Nelle acque della Nuova Zelanda ben tre pesci su quattro presentano tracce di microplastiche – e il resto della fauna marina non se la passa particolarmente meglio. Stando al più recente rapporto sullo stato degli oceani del Paese, redatto dallo stesso Ministero dell’Ambiente, il il 90% degli uccelli marini indigeni, l’82% degli uccelli costieri indigeni, l’81% delle specie di invertebrati marini valutati e il 22% delle specie di mammiferi marini sono stati classificati come in via d’estinzione o comunque in uno stato di forte pericolo. Le cause, di fatto, sono molteplici: gli oceani stanno diventando sempre più caldi e acidi, risultando inabitabili per diverse specie autoctone, mentre ogni anno migliaia di uccelli marini (più di 4 mila, secondo il report in questione) vengono uccise in maniera collaterale dalle attività di pesca.

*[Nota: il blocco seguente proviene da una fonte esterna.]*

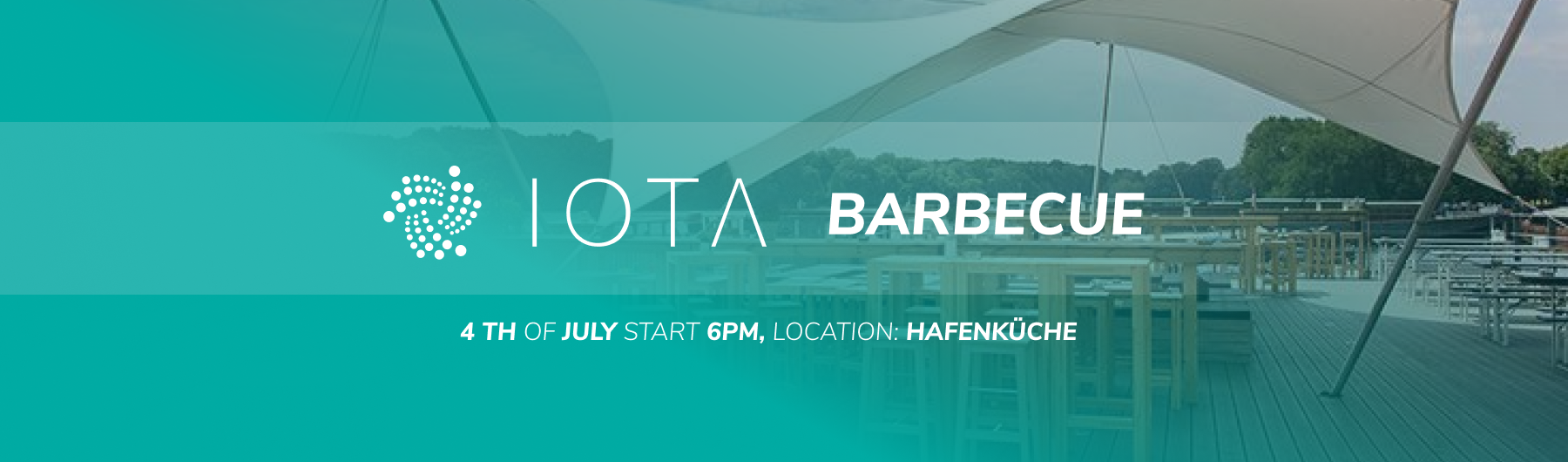 IOTA Barbecue - how Distributed Ledger Technology shapes our future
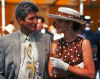 "7. ""Pretty Woman"" – 4 procent"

Il quadro tracciato dalle autorità ambientali è complessivamente tetro, ma a onore del vero va detto che in alcune misure sono emersi timidi miglioramenti: nelle misure nazionali per l’inquinamento da nutrienti sotto forma di azoto e fosforo, ad esempio, sono stati più numerosi i siti con tendenze in miglioramento. Nascondere la realtà effettiva delle cose dietro una patina di illusione, tuttavia, è ampiamente inutile: lo stesso portavoce del partito dei Verdi, Eugenie Sage, ha affermato che il rapporto “racconta una storia decennale di negligenza del governo quando si tratta della salute dei nostri oceani”.

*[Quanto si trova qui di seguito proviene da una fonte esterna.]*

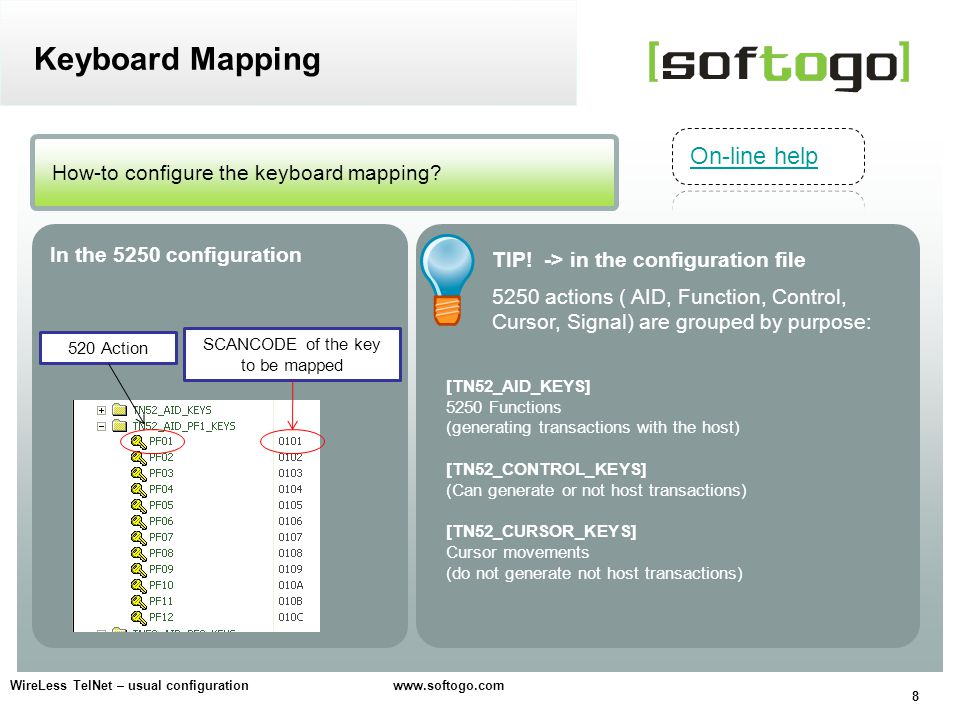 8 WireLess TelNet – usual configuration www.softogo.com How-to configure the keyboard mapping.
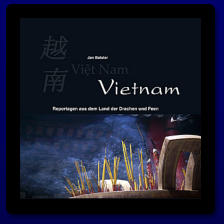 Vietnam Reise Reportagen Buch Jan Balster Drachen Feen backpacking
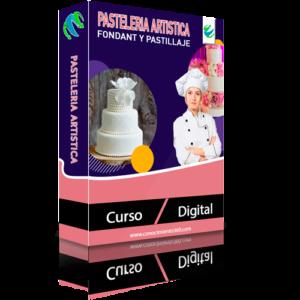 Pastelería Artistica
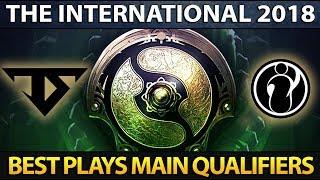 The International 8 Main Qualifiers China: Best Plays Dota 2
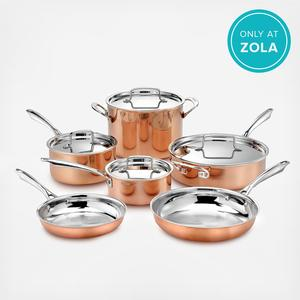 Most Popular Gifts on Zola Wedding Registry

“La salute dei nostri oceani si sta deteriorando a un ritmo allarmante e rischiamo di perdere per sempre habitat preziosi”, ha affermato, chiedendo una maggiore regolamentazione del settore della pesca, un divieto per la plastica monouso e l’espansione dei cosiddetti santuari oceanici. Il gruppo di conservazione Forest and Bird ha invece definito i risultati come una vera e propria “crisi”, affermando in una dichiarazione che “la vera portata della crisi che colpisce gli oceani potrebbe essere molto peggiore perché i rischi di estinzione che corrono la maggior parte dei mammiferi marini, dei pesci e degli invertebrati rimangono sconosciuti, a causa di mancanza di ricerca”. In altre parole, occhio non vede e cuore non duole… Finché il cambiamento climatico non presenta il conto.